Tuesday, March 14, 2006

The best bridge between despair and hope is a good night's sleep.
--Anonymous

SLEEP - Those little slices of death, how I loathe them.
--Edgar Allen Poe

Problems always look smaller after a warm meal and a good night's sleep.
--Anonymous

Sleep; there is a general consensus among medical doctors, mental health professionals, blue and white collar managers and all of us working stiffs, that we don't get enough of it. According to the SleepbetterCouncil, 65% of Americans are losing sleep due to stress.

In days gone past most people were asleep early and up early because you could not do much after dark without electricity; combined with a long day at work, people were exhausted. Dark and exhausted. A good recipe for sleep. Sure, even then some people didn't get enough sleep but for different reasons than now.

Why don't we get enough sleep anymore?
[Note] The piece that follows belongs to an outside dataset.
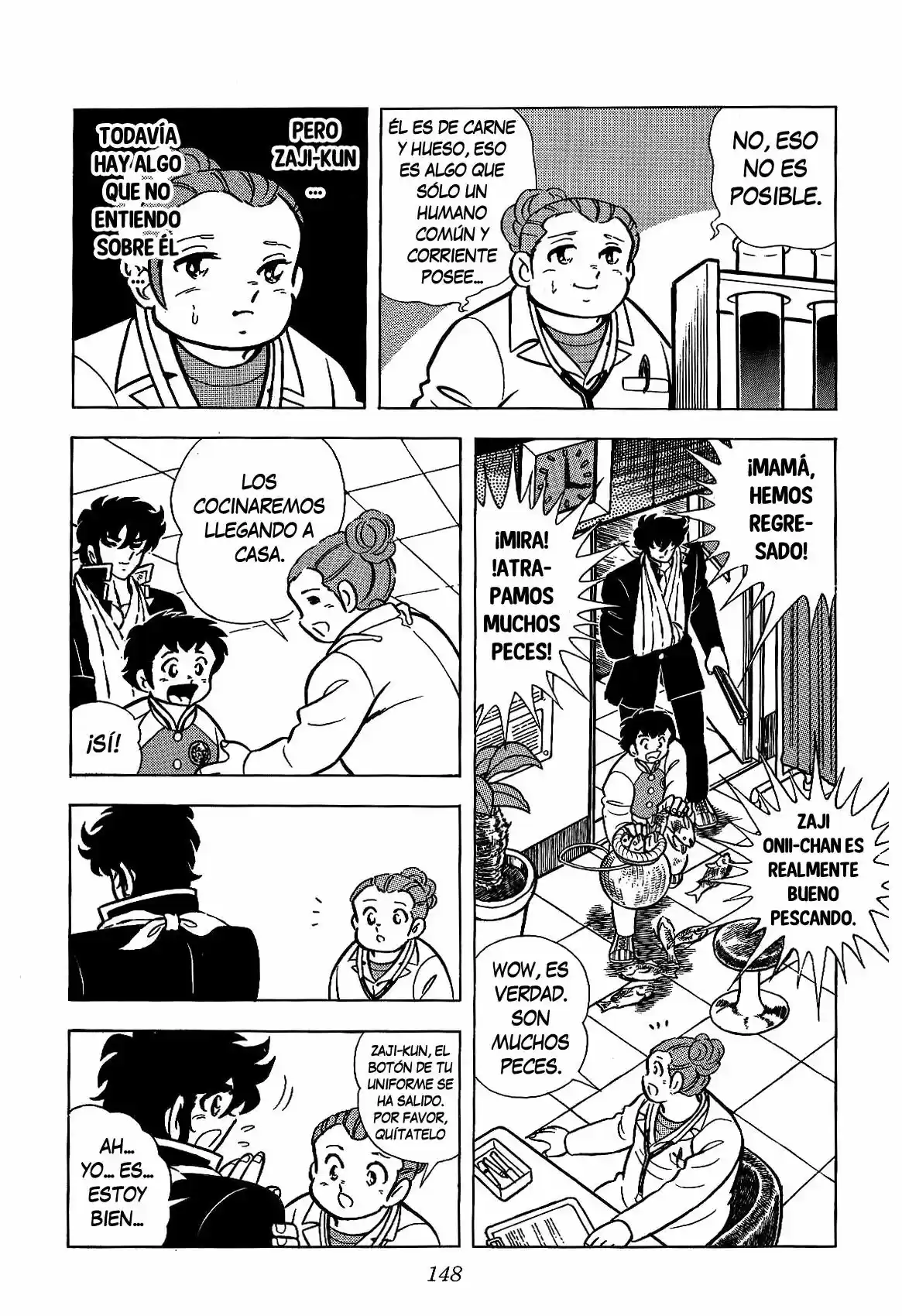 Raimei No Zaji - Capítulo 0.3 - Página 20 - LectorTMOo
Why is insomnia so prevalent? Why are so many people left in a position that even without insomnia they only get 4-5-6 hours of sleep per night.
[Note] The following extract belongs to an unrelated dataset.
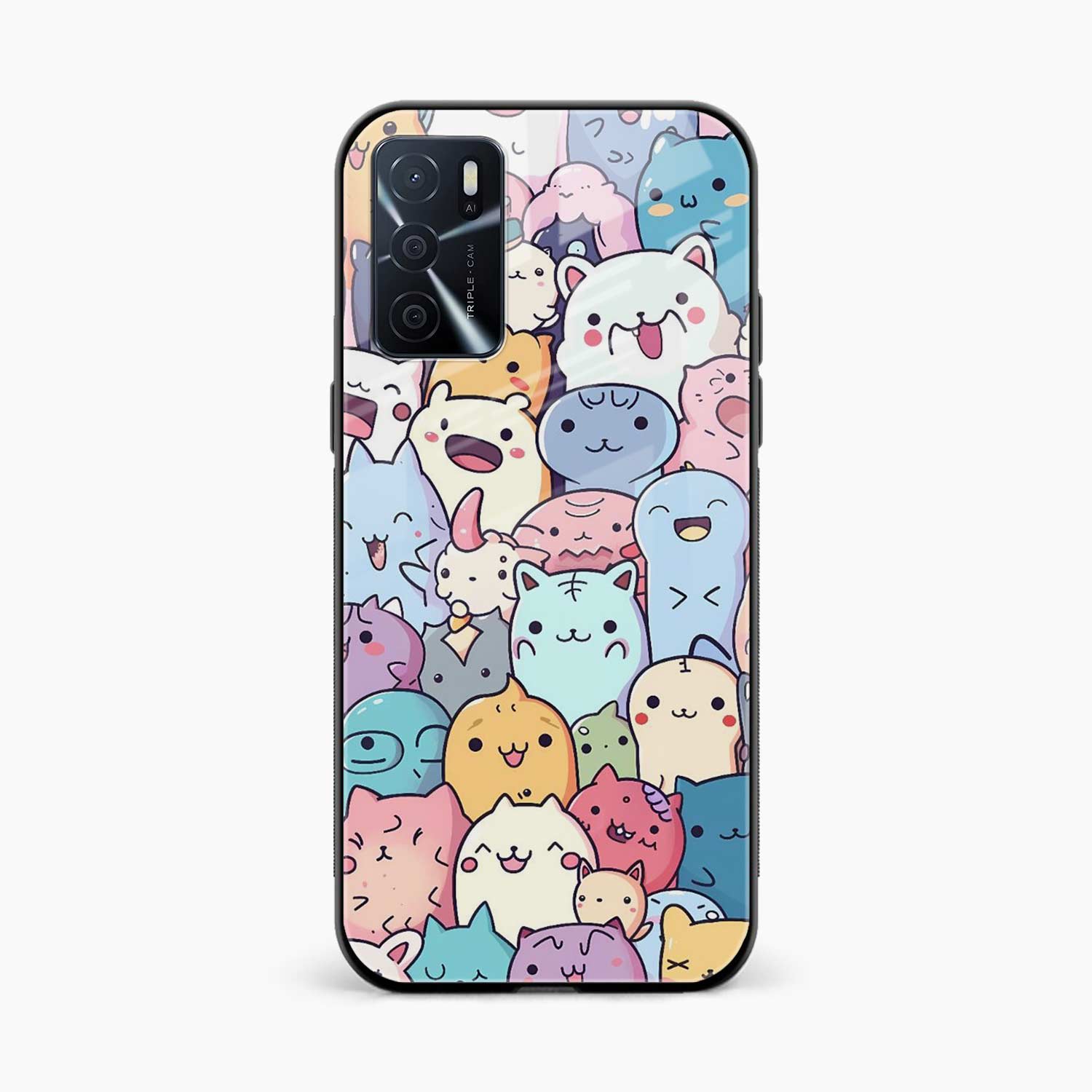 Adorable Oppo A16s Back Cover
The pharmaceutical and "natural" sleep aid market is going to spend $150 million dollars in advertising this year (According to ABC News) in a market worth billions.

Lunesta, Ambien, Trazadone, Lavender incense, Valium, Xanex, Alcohol...the list of what we use to sleep more and better goes on and on. Zombies, is that what we are to become? Either Zombified from lack of sleep or Zombified from the things we use to make us sleep.
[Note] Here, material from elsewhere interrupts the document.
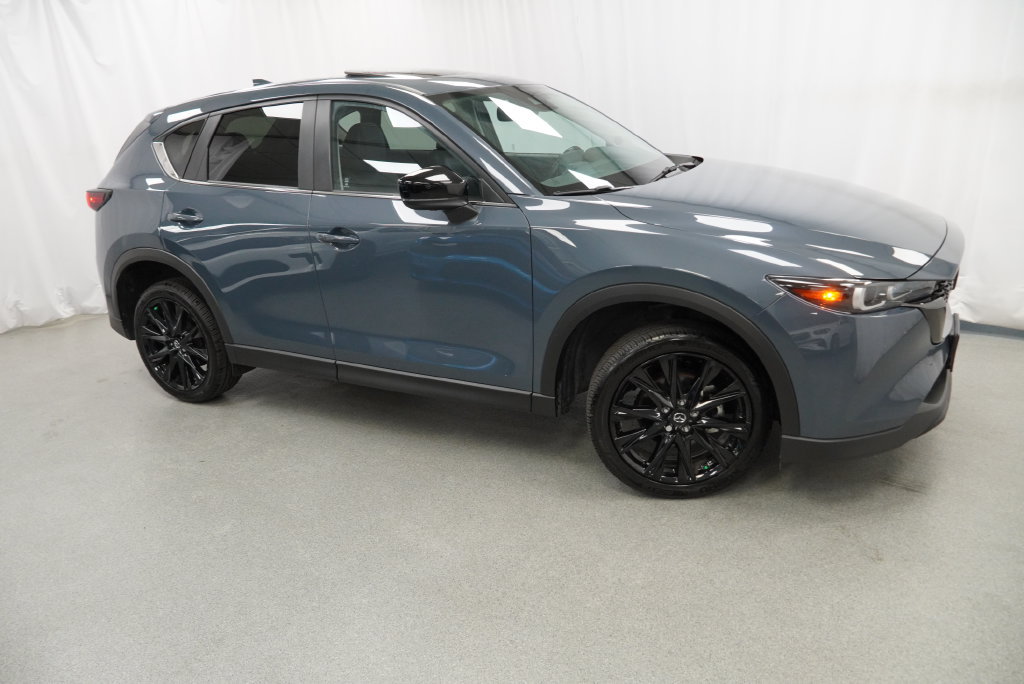 Used 2025 MAZDA CX-5 Carbon Edition AWD/4WD image 6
Strange tales abound these days. The latest is the study that shows that some users of Ambien have a scary side effect to deal with.

This is from today's New York Times Article: "The sleeping pill Ambien seems to unlock a primitive desire to eat in some patients, according to emerging medical case studies that describe how the drug's users sometimes sleepwalk into their kitchens, claw through their refrigerators like animals and consume calories ranging into the thousands.

The next morning, the night eaters remember nothing about their foraging. But they wake up to find telltale clues: mouthfuls of peanut butter, Tostitos in their beds, kitchen counters overflowing with flour, missing food, and even lighted ovens and stoves. Some are so embarrassed, they delay telling anyone, even as they gain weight.

Scary stuff. (Yawn) I'm a little tired now. I think I will take a nap.